As described in previous chapters, some reproductive techniques such as sperm cryopreservation and intracytoplasmic sperm injection (ICSI) are currently applied to fertility preservation [2]. However, such techniques are only applicable for postpubertal males with some sperm in their testes, and prepubertal individuals at risk of azoospermia have hardly any option to preserve their fertility. Especially, pediatric cancer patients who will undergo gonadotoxic chemotherapies or irradiation are waiting for novel reproductive technologies to preserve their potential to father their own genetic children in the future [3].
Hereafter, we will introduce germ cell transplantation (GCT) as a promising countermeasure against the risk of infertility [4]. This technique is feasible for both prepubertal and postpubertal males , and is expected to overcome current limitations of fertility preservation. The key elements in GCT are spermatogonial stem cells (SSCs), which are testis-specific stem cells at the foundation of spermatogenesis and male fertility [5]. By transplanting germ cell populations, including SSCs, the infertile recipient testis can undergo donor-derived spermatogenesis originating from the transplanted SSCs [6]. Up to the present, GCT has provided valuable insights into the mechanism of SSC maintenance, worked as an efficient assay system for the stem cell potential of SSCs, and opened up novel approaches to fertility preservation.
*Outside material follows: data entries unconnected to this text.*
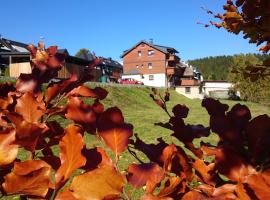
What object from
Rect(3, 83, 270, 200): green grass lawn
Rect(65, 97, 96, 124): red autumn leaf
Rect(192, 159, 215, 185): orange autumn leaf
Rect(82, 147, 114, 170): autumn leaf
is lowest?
Rect(3, 83, 270, 200): green grass lawn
In this chapter we first briefly review mammalian spermatogenesis, review the development of GCT and the resulting neospermatogenesis in the recipient testis, and describe SSC culture as a procedure preceding GCT. As an alternative method to GCT, we also introduce testis tissue grafting. We will then review current applications of GCT in various fields, and discuss possible future applications of GCT. While the majority of work to date has been performed in mouse models, we will also refer to non-rodent animal models considering the actual applications for biomedical, agricultural, and conservation fields.
Spermatogonial Stem Cell Niche
Spermatogenesis is an intricate and well-organized process to continuously generate large numbers of sperm throughout the reproductive life span . In mammalian species, spermatogenesis originates from spermatogonial stem cells (SSCs ) located within the basal compartment of the seminiferous tubules. Like other tissue-specific stem cells, SSCs are characterized by two distinct abilities, the ability to self-renew and the ability to differentiate. While a subpopulation of SSCs self-renew to maintain a certain SSC population, some differentiate into sperm as they move through seminiferous epithelia, from basal to adluminal compartment [7].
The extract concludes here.